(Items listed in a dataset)
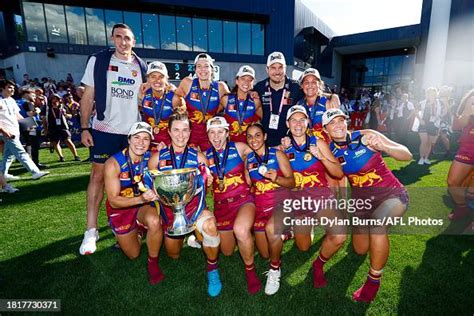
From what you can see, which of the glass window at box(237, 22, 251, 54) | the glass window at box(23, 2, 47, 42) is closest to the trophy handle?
the glass window at box(23, 2, 47, 42)

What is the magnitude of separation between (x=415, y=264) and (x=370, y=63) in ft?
127

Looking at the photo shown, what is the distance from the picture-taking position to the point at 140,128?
3547mm

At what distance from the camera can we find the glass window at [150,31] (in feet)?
73.2

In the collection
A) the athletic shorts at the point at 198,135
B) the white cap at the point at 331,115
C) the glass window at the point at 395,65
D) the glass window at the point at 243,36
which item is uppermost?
the glass window at the point at 243,36

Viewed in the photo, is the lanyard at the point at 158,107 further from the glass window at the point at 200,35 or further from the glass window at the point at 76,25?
the glass window at the point at 200,35

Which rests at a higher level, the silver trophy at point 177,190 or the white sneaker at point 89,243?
the silver trophy at point 177,190

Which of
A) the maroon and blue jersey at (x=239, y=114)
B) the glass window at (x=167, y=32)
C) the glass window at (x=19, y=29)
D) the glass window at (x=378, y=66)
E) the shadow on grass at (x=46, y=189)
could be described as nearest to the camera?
the maroon and blue jersey at (x=239, y=114)

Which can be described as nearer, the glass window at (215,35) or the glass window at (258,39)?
the glass window at (215,35)

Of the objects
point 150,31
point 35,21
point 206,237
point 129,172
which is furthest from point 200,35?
point 206,237

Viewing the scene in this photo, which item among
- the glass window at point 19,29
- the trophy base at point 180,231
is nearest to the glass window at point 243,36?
the glass window at point 19,29

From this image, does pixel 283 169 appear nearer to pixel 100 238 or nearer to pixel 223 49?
pixel 100 238

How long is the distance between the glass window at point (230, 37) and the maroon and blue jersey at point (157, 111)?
73.8ft

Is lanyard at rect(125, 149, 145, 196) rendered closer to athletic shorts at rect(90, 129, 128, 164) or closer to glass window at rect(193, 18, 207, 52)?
athletic shorts at rect(90, 129, 128, 164)

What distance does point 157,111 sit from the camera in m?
4.50
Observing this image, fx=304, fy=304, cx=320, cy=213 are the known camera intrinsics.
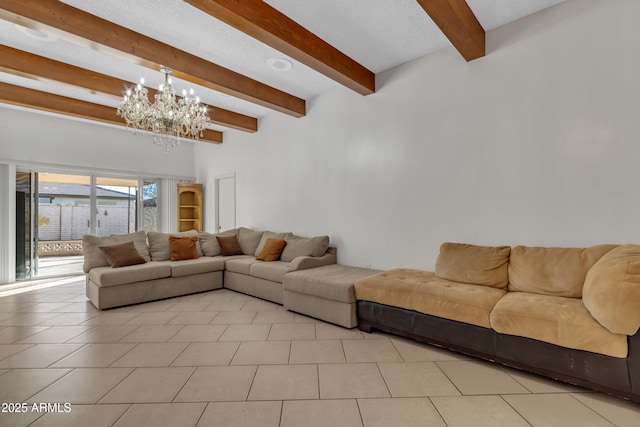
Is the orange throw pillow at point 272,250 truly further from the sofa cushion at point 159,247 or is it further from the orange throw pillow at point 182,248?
the sofa cushion at point 159,247

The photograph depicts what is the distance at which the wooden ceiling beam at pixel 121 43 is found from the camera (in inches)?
97.5

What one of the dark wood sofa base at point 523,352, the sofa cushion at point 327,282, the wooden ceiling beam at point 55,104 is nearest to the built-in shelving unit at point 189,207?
the wooden ceiling beam at point 55,104

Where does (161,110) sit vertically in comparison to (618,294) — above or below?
above

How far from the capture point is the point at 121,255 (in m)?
4.24

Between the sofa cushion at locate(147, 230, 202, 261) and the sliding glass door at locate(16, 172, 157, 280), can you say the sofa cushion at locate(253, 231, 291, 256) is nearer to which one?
the sofa cushion at locate(147, 230, 202, 261)

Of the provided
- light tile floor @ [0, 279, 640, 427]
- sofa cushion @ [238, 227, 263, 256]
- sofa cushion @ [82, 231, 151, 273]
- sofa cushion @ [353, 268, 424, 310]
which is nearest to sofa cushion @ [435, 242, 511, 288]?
sofa cushion @ [353, 268, 424, 310]

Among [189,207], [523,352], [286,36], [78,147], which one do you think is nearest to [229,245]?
[189,207]

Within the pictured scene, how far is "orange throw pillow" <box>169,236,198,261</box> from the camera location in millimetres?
4883

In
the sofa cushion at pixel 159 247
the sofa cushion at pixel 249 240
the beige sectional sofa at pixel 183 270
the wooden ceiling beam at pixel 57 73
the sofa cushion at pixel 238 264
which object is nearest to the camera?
the wooden ceiling beam at pixel 57 73

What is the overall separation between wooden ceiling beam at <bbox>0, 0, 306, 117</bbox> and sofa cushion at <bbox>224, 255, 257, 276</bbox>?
2.40 meters

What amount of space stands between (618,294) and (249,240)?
484cm

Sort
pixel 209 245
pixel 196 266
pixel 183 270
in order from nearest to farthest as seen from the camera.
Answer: pixel 183 270
pixel 196 266
pixel 209 245

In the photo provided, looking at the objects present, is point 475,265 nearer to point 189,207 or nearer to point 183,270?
point 183,270

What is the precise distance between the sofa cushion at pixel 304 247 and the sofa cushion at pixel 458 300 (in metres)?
1.83
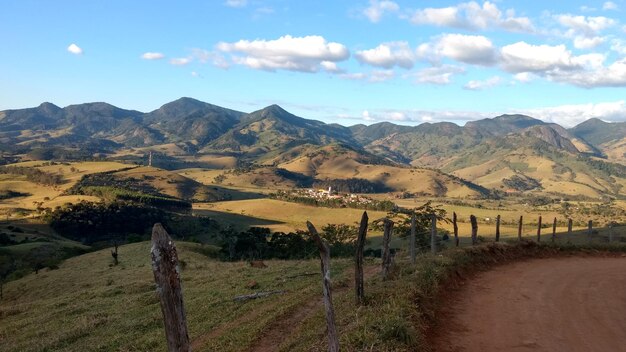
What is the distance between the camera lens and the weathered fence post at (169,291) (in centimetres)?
692

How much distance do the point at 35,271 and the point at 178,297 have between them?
2594 inches

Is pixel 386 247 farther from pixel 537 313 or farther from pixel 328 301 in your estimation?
pixel 328 301

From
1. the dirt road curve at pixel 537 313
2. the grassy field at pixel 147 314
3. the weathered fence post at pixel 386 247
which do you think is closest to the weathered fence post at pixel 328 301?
the dirt road curve at pixel 537 313

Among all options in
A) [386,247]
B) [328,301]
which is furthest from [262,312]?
[328,301]

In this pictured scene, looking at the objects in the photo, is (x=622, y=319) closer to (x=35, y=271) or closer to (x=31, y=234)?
(x=35, y=271)

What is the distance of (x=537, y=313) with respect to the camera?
16.3m

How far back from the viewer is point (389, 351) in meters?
11.1

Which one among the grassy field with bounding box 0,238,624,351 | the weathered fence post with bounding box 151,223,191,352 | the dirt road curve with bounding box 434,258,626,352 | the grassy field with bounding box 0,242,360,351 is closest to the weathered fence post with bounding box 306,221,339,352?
the grassy field with bounding box 0,238,624,351

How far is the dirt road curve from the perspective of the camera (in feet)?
44.1

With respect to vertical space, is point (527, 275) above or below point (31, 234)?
above

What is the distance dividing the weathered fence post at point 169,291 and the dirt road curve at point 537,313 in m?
8.41

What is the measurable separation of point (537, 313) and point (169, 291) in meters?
14.2

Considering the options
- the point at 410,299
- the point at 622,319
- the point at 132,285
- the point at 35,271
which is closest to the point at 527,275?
the point at 622,319

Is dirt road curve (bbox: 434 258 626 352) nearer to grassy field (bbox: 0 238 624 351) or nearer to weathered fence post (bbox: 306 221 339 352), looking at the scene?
grassy field (bbox: 0 238 624 351)
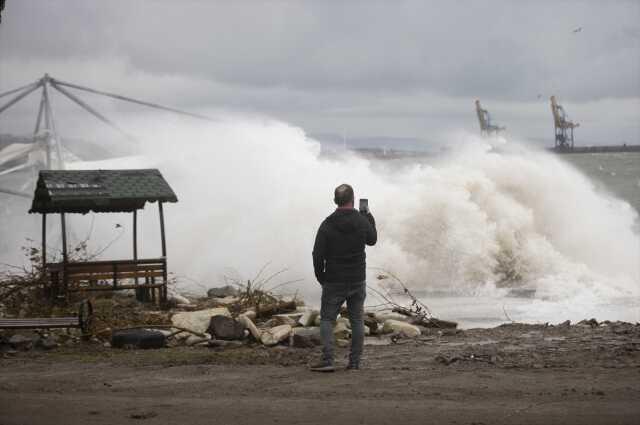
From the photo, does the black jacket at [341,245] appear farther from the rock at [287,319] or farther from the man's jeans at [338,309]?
the rock at [287,319]

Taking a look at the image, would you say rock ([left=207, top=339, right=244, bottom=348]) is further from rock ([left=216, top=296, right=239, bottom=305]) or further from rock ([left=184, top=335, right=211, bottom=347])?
rock ([left=216, top=296, right=239, bottom=305])

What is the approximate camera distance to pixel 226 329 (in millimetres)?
12375

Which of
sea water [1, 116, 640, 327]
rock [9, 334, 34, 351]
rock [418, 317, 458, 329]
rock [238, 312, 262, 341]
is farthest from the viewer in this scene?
sea water [1, 116, 640, 327]

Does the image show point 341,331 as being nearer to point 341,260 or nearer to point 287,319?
point 287,319

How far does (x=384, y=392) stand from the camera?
8383 mm

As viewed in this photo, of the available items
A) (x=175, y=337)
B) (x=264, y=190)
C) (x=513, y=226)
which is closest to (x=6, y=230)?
(x=264, y=190)

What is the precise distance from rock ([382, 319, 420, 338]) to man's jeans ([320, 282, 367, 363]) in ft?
11.4

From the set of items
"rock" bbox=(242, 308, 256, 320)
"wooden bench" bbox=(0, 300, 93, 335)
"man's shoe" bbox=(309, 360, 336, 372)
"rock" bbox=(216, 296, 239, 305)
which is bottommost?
"man's shoe" bbox=(309, 360, 336, 372)

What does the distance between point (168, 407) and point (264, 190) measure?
2258 centimetres

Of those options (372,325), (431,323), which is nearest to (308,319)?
(372,325)

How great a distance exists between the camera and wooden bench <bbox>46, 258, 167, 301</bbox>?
637 inches

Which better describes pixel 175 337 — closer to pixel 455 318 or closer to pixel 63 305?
pixel 63 305

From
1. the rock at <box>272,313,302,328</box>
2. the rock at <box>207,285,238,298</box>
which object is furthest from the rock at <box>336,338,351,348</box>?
the rock at <box>207,285,238,298</box>

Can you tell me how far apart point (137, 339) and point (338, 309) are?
3.57m
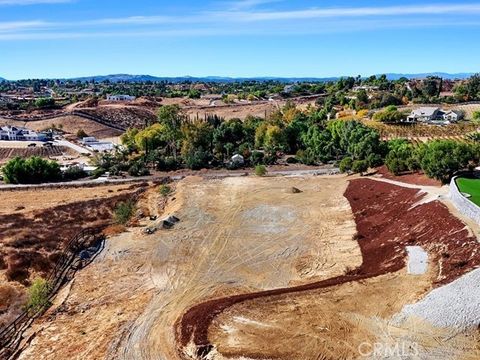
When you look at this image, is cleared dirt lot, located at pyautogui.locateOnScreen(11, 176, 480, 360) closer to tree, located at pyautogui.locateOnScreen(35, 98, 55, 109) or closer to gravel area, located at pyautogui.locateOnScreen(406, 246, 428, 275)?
gravel area, located at pyautogui.locateOnScreen(406, 246, 428, 275)

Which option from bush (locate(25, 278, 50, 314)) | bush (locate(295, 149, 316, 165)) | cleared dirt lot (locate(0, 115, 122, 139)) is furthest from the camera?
cleared dirt lot (locate(0, 115, 122, 139))

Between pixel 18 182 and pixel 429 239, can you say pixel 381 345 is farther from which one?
pixel 18 182

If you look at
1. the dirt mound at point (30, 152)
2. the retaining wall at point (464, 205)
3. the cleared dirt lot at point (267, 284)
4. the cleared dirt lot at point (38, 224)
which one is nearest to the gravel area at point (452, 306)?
the cleared dirt lot at point (267, 284)

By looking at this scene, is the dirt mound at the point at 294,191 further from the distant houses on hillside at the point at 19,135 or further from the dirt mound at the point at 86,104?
the dirt mound at the point at 86,104

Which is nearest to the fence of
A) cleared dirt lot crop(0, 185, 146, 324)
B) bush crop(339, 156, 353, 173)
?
cleared dirt lot crop(0, 185, 146, 324)

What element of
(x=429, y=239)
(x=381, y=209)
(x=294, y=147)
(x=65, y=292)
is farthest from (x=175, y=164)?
(x=429, y=239)

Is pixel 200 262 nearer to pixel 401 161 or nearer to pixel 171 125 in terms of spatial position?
pixel 401 161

= Challenge =
Return word for word the lines of the data from the line with "What is the overall" to the line with "2594 inches", both included, leaving out the pictures.

= Solution to this task =
What is the overall separation between wooden ceiling beam at <bbox>0, 0, 306, 117</bbox> and sofa cushion at <bbox>224, 255, 257, 276</bbox>?
2.40 meters

What amount of space stands between (618,294) and (249,240)?
484cm

Sort
pixel 209 245
pixel 196 266
pixel 183 270
in order from nearest to farthest as seen from the camera.
Answer: pixel 183 270
pixel 196 266
pixel 209 245

In the photo provided, looking at the objects present, is point 475,265 nearer to point 189,207 or nearer to point 183,270?
point 183,270

What is the precise distance between the sofa cushion at pixel 304 247 and the sofa cushion at pixel 458 300 (in metres)?
1.83
What is the distance between the camera lens and the weathered fence post at (169,291) (in centimetres)?
692

How much distance do the point at 35,271 and the point at 178,297 have between them?
2594 inches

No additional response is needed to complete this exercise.